Over the last decade large global SIs (IBM, Accenture, CapGemini) as well as India-based global providers (TCS, Infosys, Cognizant) acquired multiple small regional companies or captives in nearshore locations like Latin America to expand the delivery footprint and serve local markets. An analysis of major M&A deals in Latin America shows more than 80 percent of deals were driven by BPO services. In addition, many companies have faced unique challenges in delivering IT services in Latin America. For example, a global CPG company divested their captive operations in Argentina to a large global SI. The divesture made perfect sense initially; but, over the last decade inflation and delivery issues have significantly eroded the business case for the SI.
So what does this mean for CIOs?
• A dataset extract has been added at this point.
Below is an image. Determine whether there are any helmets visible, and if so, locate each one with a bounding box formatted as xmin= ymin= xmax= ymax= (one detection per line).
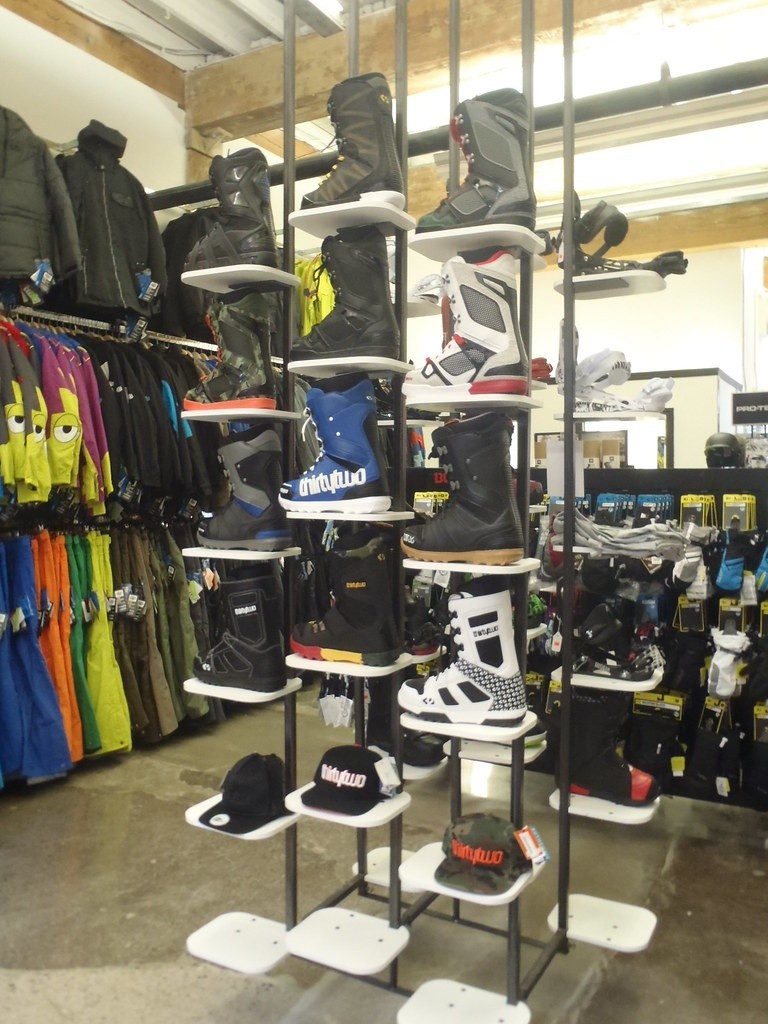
xmin=704 ymin=432 xmax=741 ymax=462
Over the next two to three years, increasing numbers of CIOs will pursue options to rebalance select IT work—as part of a reassessment of a global IT operating model. The challenge, as always, is to ensure that IT capabilities, skills, and delivery models are best aligned to enable business priorities while balancing cost considerations. For many savvy CIOs putting a delivery footprint in nearshore locations like Latin America might never see light of day.
These tectonic changes should serve as a wakeup call for governments and industry associations aiming to promote nearshore locations – there is an urgent need to reassess not just their cost or geographic advantages, but their ability to deliver a long term growth strategy to stay relevant. SIs need to reassess their planned nearshore IT delivery footprint to make them an attractive business partner. If nearshore locations can’t respond, IT rebalancing will be their death knell.